Deux explosions à l'ABI ont fait peur aux lock-outés

Amélie St-Yves | Journal de Montréal

Des travailleurs de l’aluminerie de Bécancour (ABI) ont eu peur de voir leur gagne-pain partir en fumée après deux explosions survenues ce matin.

À LIRE ÉGALEMENT

Explosion et incendie majeur à l'Aluminerie de Bécancour

Il était environ 9 h 15 quand il y a eu deux déflagrations dans la zone de la fonderie de l’ABI, en lock-out depuis janvier 2018. Des travailleurs sur la ligne de piquetage ont vu de la fumée blanche, puis une grosse fumée noire s’échapper du bâtiment.

Il y a eu une grosse flamme et ça montait assez haut. On pensait qu’il y avait plusieurs feux, parce que cela sortait à différentes places de l’usine, mais c’était juste la boucane», a dit le travailleur Jean-Pierre Leroux, qui a assisté aux explosions de la ligne de piquetage.

Une flammèche aurait embrasé un silo de résidus d’aluminium et d’huile, en raison de travaux d’un sous-traitant dans ce secteur, selon les sources internes des travailleurs. Il est clair pour eux qu’il s’agit d’un bête accident. La Sûreté du Québec n’a pas reçu de demande d’enquête des pompiers pour l’instant et personne n’a été blessé.

Soulagés

Les travailleurs étaient soulagés d'apprendre qu'aucune ligne de gaz n'avait explosé, ce qui aurait pu causer des dommages plus importants.

«Oui, on est en conflit, mais notre souhait, c’est de retourner en dedans et de travailler. On ne veut pas qu’il y ait des dommages à l’intérieur qui pourraient retarder notre retour au travail», a dit le travailleur Jean-Pierre Lehoux.

«En étant en lock-out depuis 15 mois, quand on voit une affaire de même en direct, oui, c’était inquiétant», a dit le travailleur Paxton Brière, qui était aussi sur la ligne de piquetage.

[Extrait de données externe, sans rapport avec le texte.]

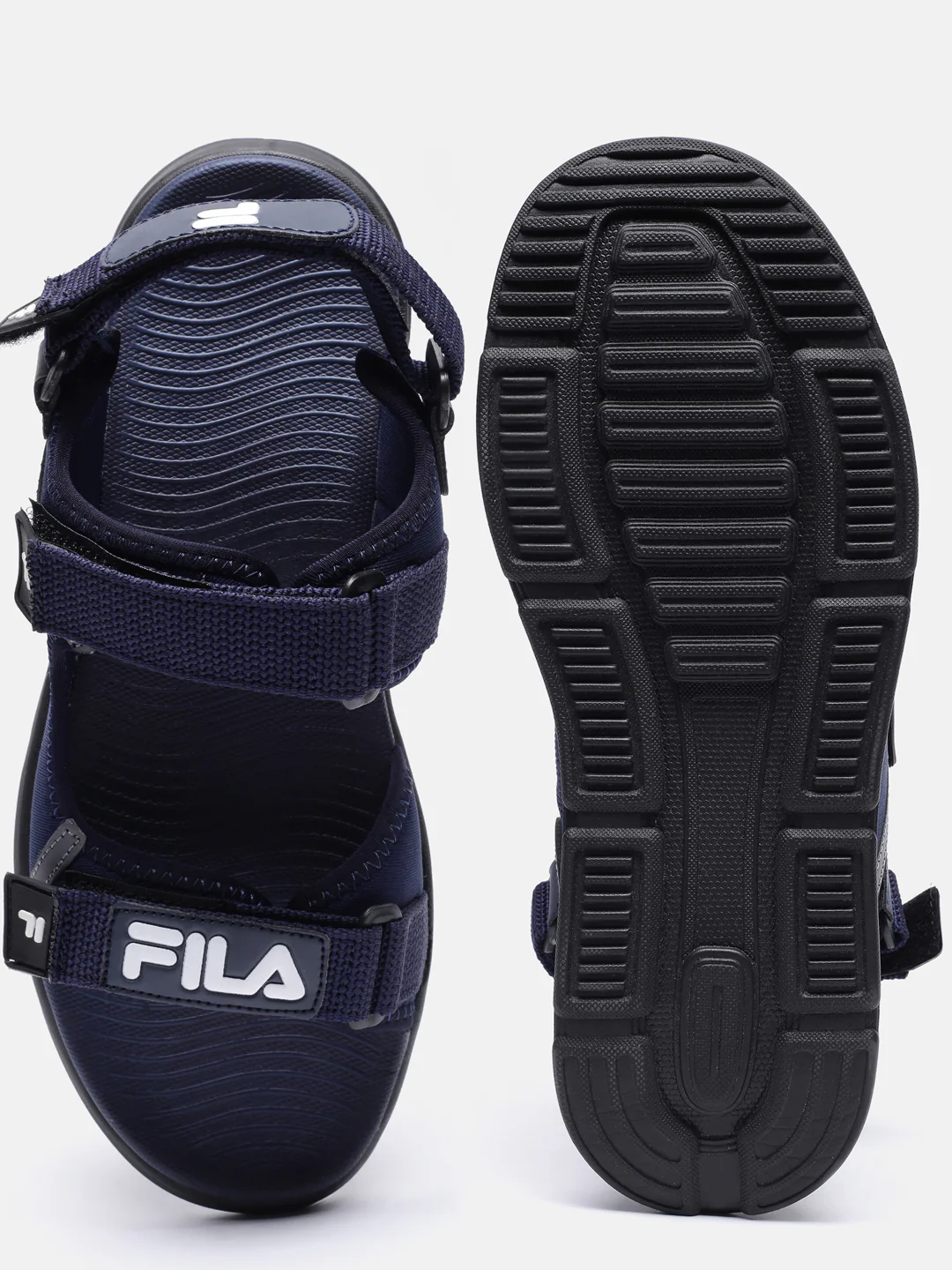 Fila Grey Ricochet Men's Sandals - Image 4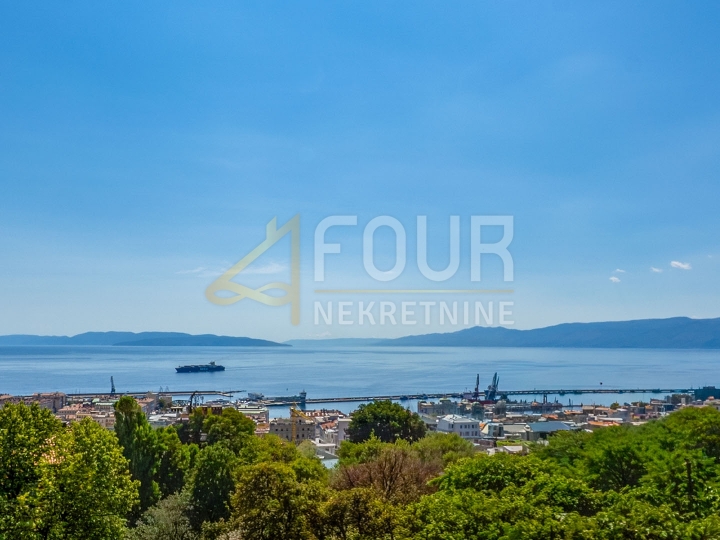 Rijeka, Kozala, 113.10m2, etaža - 3S+DB, balkon+terasa, garaža!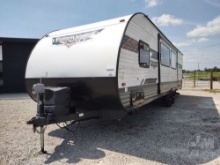 2022 FOREST RIVER WILDWOOD LITE TOWABLES BUMPER PULL CAMPER VIN: 4X4TWDB23N7373804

Le maire de Bécancour, Jean-Guy Dubois, est venu sur les lieux et a déploré l'incident, le jour même où le ministre du Travail Jean Boulet dépose une hypothèse de règlement pour régler le lock-out qui perdure.

«Au même moment, il y a ça qui arrive et on n’est pas capable d’évaluer l’impact», a dit le maire.

Si tout semblait tranquille à l’extérieur de l’usine quelques heures plus tard, une vingtaine de pompiers travaillaient toujours à l’intérieur.

Ni le syndicat ni la partie patronale n'ont voulu répondre à nos questions. L’ampleur des dommages reste à préciser.